Whisper speech-to-text • Llamatik Documentation

WhisperBridge is the speech-to-text entry point in Llamatik. The library currently exposes a WAV-based transcription API.

Initialize the model#

val modelPath = WhisperBridge.getModelPath("ggml-base.en.bin")
val ok = WhisperBridge.initModel(modelPath)
check(ok)

Transcribe a file#

val text = WhisperBridge.transcribeWav(
    wavPath = "/path/to/audio.wav",
    language = "en"
)
println(text)

Language hint#

The language parameter is optional, but supplying it can improve reliability when you already know the input language.

Initial prompt#

The initialPrompt parameter primes the model before transcription begins. Use it to bias output toward specific vocabulary, domain terms, or formatting conventions.

val text = WhisperBridge.transcribeWav(
    wavPath = audioPath,
    language = "en",
    initialPrompt = "The following is a developer podcast about Kotlin Multiplatform."
)

The model uses the prompt as prior context — it does not transcribe it literally.

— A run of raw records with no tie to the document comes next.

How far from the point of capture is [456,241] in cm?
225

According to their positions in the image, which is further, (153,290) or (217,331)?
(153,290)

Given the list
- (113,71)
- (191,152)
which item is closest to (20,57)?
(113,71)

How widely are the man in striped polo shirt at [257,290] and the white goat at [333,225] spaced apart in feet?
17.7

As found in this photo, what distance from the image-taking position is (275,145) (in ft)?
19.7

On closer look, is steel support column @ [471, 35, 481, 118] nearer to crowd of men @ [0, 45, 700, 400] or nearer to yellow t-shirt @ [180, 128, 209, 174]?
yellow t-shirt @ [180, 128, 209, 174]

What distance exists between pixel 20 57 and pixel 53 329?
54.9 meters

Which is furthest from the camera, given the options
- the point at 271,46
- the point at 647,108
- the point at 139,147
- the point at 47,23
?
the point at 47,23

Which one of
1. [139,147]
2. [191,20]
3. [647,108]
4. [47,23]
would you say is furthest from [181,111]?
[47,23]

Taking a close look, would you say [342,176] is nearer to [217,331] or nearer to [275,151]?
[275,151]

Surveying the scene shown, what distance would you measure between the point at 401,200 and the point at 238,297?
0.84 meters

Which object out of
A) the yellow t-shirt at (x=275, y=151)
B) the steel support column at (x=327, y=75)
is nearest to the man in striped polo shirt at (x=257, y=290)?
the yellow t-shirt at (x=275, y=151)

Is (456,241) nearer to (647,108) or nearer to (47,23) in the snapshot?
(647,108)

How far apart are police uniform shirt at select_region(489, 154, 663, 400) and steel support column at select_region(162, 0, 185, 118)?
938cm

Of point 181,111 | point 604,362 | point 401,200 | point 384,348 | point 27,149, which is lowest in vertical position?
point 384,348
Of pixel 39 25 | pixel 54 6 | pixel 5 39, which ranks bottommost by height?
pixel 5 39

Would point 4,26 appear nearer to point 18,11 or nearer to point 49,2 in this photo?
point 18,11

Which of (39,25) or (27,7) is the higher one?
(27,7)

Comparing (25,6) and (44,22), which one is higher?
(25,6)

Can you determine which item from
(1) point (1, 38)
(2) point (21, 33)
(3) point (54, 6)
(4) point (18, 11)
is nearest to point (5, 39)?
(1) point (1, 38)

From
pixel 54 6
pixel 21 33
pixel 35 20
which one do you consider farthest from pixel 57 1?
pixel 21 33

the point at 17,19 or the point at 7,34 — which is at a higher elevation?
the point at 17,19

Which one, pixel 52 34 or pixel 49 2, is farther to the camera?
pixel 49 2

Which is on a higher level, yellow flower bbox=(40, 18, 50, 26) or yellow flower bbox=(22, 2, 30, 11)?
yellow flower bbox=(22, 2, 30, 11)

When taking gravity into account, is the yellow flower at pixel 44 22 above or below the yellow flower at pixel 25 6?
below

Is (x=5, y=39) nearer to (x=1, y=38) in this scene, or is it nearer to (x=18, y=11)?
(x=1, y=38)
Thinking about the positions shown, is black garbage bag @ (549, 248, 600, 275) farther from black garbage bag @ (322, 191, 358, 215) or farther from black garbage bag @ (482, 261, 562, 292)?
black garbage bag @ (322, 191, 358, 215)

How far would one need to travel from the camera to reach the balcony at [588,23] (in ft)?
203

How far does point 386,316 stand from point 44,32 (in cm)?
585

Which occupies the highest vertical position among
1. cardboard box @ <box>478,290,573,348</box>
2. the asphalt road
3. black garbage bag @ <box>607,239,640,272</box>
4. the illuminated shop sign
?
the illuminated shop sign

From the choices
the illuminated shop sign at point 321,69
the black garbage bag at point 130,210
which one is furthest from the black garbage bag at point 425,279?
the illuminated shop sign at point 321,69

This is useful when your audio contains technical terms or proper nouns that the model might otherwise mis-transcribe.

Recommended workflow#

record or obtain audio
convert it to WAV if needed
initialize the model once
call transcribeWav(...) for each file
release the model when done

Cleanup#

WhisperBridge.release()

Practical notes#

For best results, keep input audio clear and reasonably clean.
Reuse the initialized model if you transcribe multiple files.
WASM support is currently not available for WhisperBridge.